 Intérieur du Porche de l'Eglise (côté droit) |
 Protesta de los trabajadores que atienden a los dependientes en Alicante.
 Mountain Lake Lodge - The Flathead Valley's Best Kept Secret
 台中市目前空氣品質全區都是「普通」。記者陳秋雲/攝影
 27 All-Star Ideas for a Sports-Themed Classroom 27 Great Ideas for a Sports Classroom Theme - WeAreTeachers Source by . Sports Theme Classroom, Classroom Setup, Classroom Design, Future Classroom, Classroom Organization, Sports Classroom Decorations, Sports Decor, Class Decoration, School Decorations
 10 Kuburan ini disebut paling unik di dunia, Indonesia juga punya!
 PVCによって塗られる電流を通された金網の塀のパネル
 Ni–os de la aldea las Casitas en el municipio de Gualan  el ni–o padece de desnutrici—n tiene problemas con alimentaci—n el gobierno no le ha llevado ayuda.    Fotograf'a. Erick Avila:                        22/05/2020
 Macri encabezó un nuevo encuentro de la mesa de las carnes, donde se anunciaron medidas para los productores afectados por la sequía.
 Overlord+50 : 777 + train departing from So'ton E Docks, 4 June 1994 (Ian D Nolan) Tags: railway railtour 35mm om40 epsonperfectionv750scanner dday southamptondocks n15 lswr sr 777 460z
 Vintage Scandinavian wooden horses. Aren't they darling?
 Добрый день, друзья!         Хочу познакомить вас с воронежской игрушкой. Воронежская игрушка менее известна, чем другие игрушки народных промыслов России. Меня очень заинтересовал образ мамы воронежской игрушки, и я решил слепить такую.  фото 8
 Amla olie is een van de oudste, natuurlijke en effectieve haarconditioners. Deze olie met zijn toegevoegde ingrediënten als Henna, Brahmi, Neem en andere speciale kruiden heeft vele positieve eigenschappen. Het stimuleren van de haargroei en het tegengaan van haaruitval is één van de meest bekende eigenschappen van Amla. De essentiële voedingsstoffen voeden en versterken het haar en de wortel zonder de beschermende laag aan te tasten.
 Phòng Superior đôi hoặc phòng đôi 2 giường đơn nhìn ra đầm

____________________

» REQUIRED ACTION:
Your answer must consist only of the lines from the one with "10 Kuburan ini" through the final line of the entries, each retyped exactly.

» REPLY TO THE TASK:
 10 Kuburan ini disebut paling unik di dunia, Indonesia juga punya!
 PVCによって塗られる電流を通された金網の塀のパネル
 Ni–os de la aldea las Casitas en el municipio de Gualan  el ni–o padece de desnutrici—n tiene problemas con alimentaci—n el gobierno no le ha llevado ayuda.    Fotograf'a. Erick Avila:                        22/05/2020
 Macri encabezó un nuevo encuentro de la mesa de las carnes, donde se anunciaron medidas para los productores afectados por la sequía.
 Overlord+50 : 777 + train departing from So'ton E Docks, 4 June 1994 (Ian D Nolan) Tags: railway railtour 35mm om40 epsonperfectionv750scanner dday southamptondocks n15 lswr sr 777 460z
 Vintage Scandinavian wooden horses. Aren't they darling?
 Добрый день, друзья!         Хочу познакомить вас с воронежской игрушкой. Воронежская игрушка менее известна, чем другие игрушки народных промыслов России. Меня очень заинтересовал образ мамы воронежской игрушки, и я решил слепить такую.  фото 8
 Amla olie is een van de oudste, natuurlijke en effectieve haarconditioners. Deze olie met zijn toegevoegde ingrediënten als Henna, Brahmi, Neem en andere speciale kruiden heeft vele positieve eigenschappen. Het stimuleren van de haargroei en het tegengaan van haaruitval is één van de meest bekende eigenschappen van Amla. De essentiële voedingsstoffen voeden en versterken het haar en de wortel zonder de beschermende laag aan te tasten.
 Phòng Superior đôi hoặc phòng đôi 2 giường đơn nhìn ra đầm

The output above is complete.